Technical information
- Licensing authority: FCC
- Facility ID: 71298
- Class: A
- ERP: 6,000 watts
- HAAT: 74 meters (243 ft)
- Transmitter coordinates: 41°55′41″N 84°38′9″W﻿ / ﻿41.92806°N 84.63583°W

Links
- Public license information: Public file; LMS;

= WCSR-FM =

WCSR-FM is a radio station located in Hillsdale, Michigan. It broadcasts on 92.1 MHz with 6,000 watts ERP. WCSR-FM is owned by McKibbin Media Group, Inc.

==History==
In 1973, WCSR (1340 AM) added an FM sister station: WCSR-FM 92.1.

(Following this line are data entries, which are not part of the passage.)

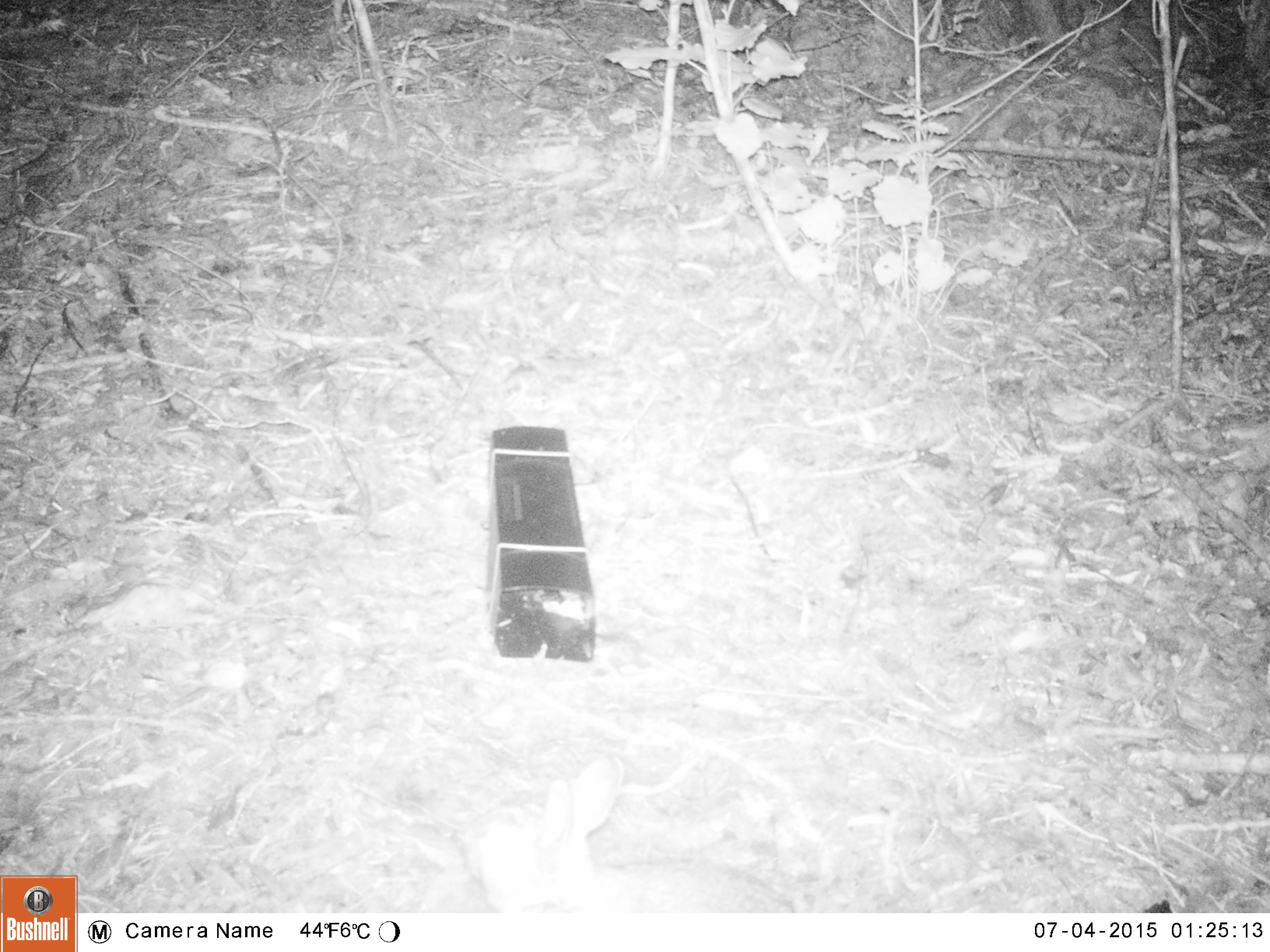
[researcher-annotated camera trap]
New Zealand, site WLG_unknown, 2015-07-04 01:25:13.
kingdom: Animalia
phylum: Chordata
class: Mammalia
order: Lagomorpha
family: Leporidae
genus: Oryctolagus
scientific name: Oryctolagus cuniculus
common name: european rabbit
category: rabbit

Effective February 27, 2020, WCSR, WCSR-FM, and translator W258DE were sold by WCSR, Inc. to McKibbin Media Group for $675,000. On February 28, 2020, WCSR AM and W258DE split from its simulcast with WCSR-FM and changed formats to country, branded as "99.5 The Dale".

==Format==
WCSR-FM's programming is varied, and is best described as the format once known as "full service". Much of the day's airtime is devoted to local news and discussions relating to it, including full local newscasts at the top of each hour.

WCSR-FM airs public interest programs, including the weekday morning "Community Spotlight," a local feature for non-profits to highlight their events. Other notable programs include the daily broadcasts of Michigan Ag Today, the "Pet Rescue" animal lost and found program (which, from time to time, may feature the occasional farm animal) and the Saturday "The County Extension Report," which is a service of the Michigan State University Hillsdale County Extension Office. On Sundays, a variety of religious programming can also be heard.

The station is also home of Hillsdale College Charger and Hillsdale High School Hornet athletics, mainly football and men's basketball, and is a member of the Detroit Tigers, Detroit Lions and Motor Racing Network radio networks. The station also airs a variety of sporting events from Hillsdale County's several local public and private schools.

The music the station plays is a Greatest Hits format, and Sunday mornings are home to the long-time "Big Band Sunday" music block. During evening and weekend dayparts, the station airs Westwood One's Variety Pop format via satellite.